5.5 Splitting the data

At this point we might choose to split the data into the test and the training partitions. The reason for this is that we need an independent test we did not train on. This will become clearer in the following sections, but without having a separate test set, we cannot assess the performance of our model or tune it properly.

5.5.1 Holdout test dataset

There are multiple data split strategies. For starters, we will split 30% of the data as the test. This method is the gold standard for testing performance of our model. By doing this, we have a separate data set that the model has never seen. First, we create a single data frame with predictors and response variables.

tgexp=merge(patient,tgexp,by="row.names")

# push sample ids back to the row names
rownames(tgexp)=tgexp[,1]
tgexp=tgexp[,-1]

Now that the response variable or the class label is merged with our dataset, we can split it into test and training sets with the caret::createPartition() function.

set.seed(3031) # set the random number seed for reproducibility 

# get indices for 70% of the data set
intrain <- createDataPartition(y = tgexp[,1], p= 0.7)[[1]]

# seperate test and training sets
training <- tgexp[intrain,]
testing <- tgexp[-intrain,]

5.5.2 Cross-validation

In some cases, we might have too few data points and it might be too costly to set aside a significant portion of the data set as a holdout test set. In these cases a resampling-based technique such as cross-validation may be useful.

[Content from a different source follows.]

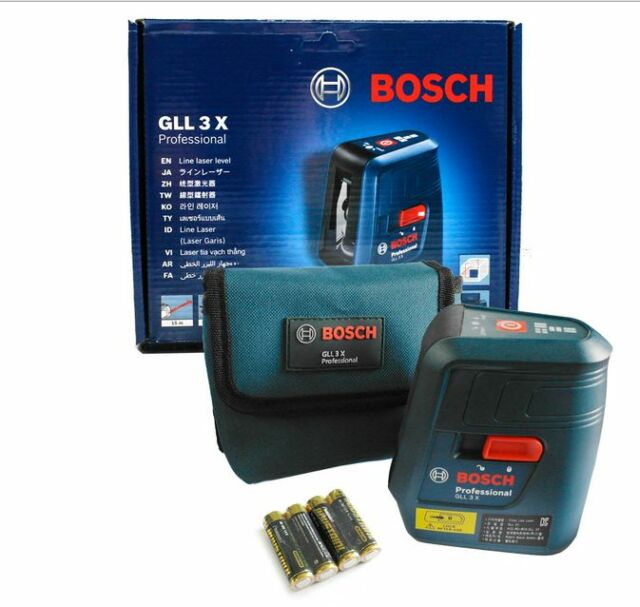 Genuine BOSCH Professional GLL3X Self Level Cross Line Laser GLL 3X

Cross-validation works by splitting the data into randomly sampled \(k\) subsets, called k-folds. So, for example, in the case of 5-fold cross-validation with 100 data points, we would create 5 folds, each containing 20 data points. We would then build models and estimate errors 5 times. Each time, four of the groups are combined (resulting in 80 data points) and used to train your model. Then the 5th group of 20 points that was not used to construct the model is used to estimate the test error. In the case of 5-fold cross-validation, we would have 5 error estimates that could be averaged to obtain a more robust estimate of the test error.

An extreme case of k-fold cross-validation, is to equalize the \(k\) to the number of data points or in our case, the number of tumor samples. This is called leave-one-out cross-validation (LOOCV). This could be better than k-fold cross-validation but it takes too much time to train that many models if the number of data points is large.

The caret package has built-in cross-validation functionality for all the machine learning methods and we will be using that in the later sections.

5.5.3 Bootstrap resampling

Another method to estimate the prediction error is to use bootstrap resampling. This is a general method we have already introduced in Chapter 3. It can be used to estimate variability of any statistical parameter. In this case, that parameter is the test error or test accuracy.

The training set is drawn from the original set with replacement (same size as the original set), then we build a model with this bootstrap resampled set. Next, we take the data points that are not selected for the random sample and predict labels for them. These data points are called the “out-of-the-bag (OOB) sample”. We repeat this process many times and record the error for the OOB samples. We can take the average of the OOB errors to estimate the real test error. This is a powerful method that is not only used to estimate test error but incorporated into the training part of some machine learning methods such as random forests. Normally, we should repeat the process hundreds or up to a thousand times to get good estimates. However, the limiting factor would be the time it takes to construct and test that many models. Twenty to 30 repetitions might be enough if the time cost of training is too high. Again, the caret package provides the bootstrap interface for many machine learning models for sampling before training and estimating the error on OOB samples.